I grew up with a sense of loathing for my body.  It was grosser than anyone else's, more vile, more despicable.  It was disgusting.

The only way out was to learn to be feminine.  And I am a good learner.  I was socially awkward (all smart kids are; their brain capacity outruns their social skills early on), but I could learn to shut up and be pretty.  Unfortunately, I didn't have the money to buy beautiful things.  My mother never saw the use in them, so I had a hard time persuading her of their neccessity. So I did what I could with what I had, and endured the mockery from kids whose parents bought them designer clothes. 

It took me a long time to get to a place where I was able to stop caring about what people thought of me.  Ironically, in that time, I grew into my body, and became conventionally attractive, enough that I can now take advantage of beauty privilege.  But the inner child remains, and craves beautiful things. 

For me, feminism isn't about rejecting all that is girly, it's about being equal to men in power and consideration.  Because women's status as decorative objects throughout history (and only a limited class of white women, at that - the rest were invisible drudges, hardly seen as female at all) taints the performance of femme, we look on it as somehow lesser and something to be discarded.  But I don't perform femme because I want to please anyone else, I perform femme because it is one of the ways I tell myself that I am worth love and care, despite not fitting the accepted beauty standards (that really should be rejected).  Beautiful clothes and accessories make me happy.

Yes, these things come with baggage, and yes, the relationship between femme and women and feminism and equality is complicated, murky, and difficult to negotiate.  And I'm not going into it here - this is a navel-gazer of a post, not designed to tackle some really big issues, like how much of what we enjoy is really shaped by societal demands on how women should behave, and look, and be.  I am not actually justifying any of my choices - they come with problems.  But I'll negotiate things my way, and everyone else can negotiate things the way that works for them.  All I know is that the ugly inner child lurks painfully close to the surface sometimes, and pampering her with all the things she longed for once upon a time is a nurturing experience for me.
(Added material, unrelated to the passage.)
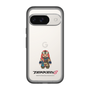 Slim Protection Premium Case［ TEKKEN - Chibi Character - Shaheen ］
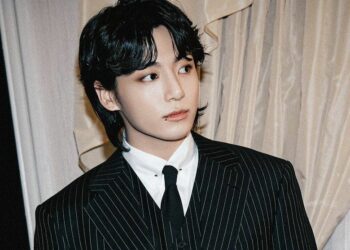 Fans Celebrate BTS Star, Jungkook, At 26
We all come with baggage about our looks; it's not a sign of being broken, it's something that comes with growing up in a society where women are continually judged first by how they look, and only secondarily (if at all) by their other accomplishments.  It is fundamentally unequal, and it's bullshit, but we are all shaped by it.  I've lived both sides of the beauty coin, and it makes me very aware of the privileges that come with being attractive to both men and women.  I've gone from being invisible to being desired, and I've experienced the feeling of dying inside when I've recognized the repulsion on someone's face at seeing me.  The least I can do is make my life beautiful in an act of kindness to a young girl who longed for beauty, in herself and her surroundings, and thought she had neither.



Comments

gwacie
Jul. 7th, 2010 09:04 pm (UTC)
Ya know, my Grandmother always told me I was beautiful (though, unfortunately she added "not skinny like Patty and Susie!" heh.) and I didn't believe her. It's sad; you can be told you're pretty by every adult you know and it won't matter if the kids at school say you're ugly.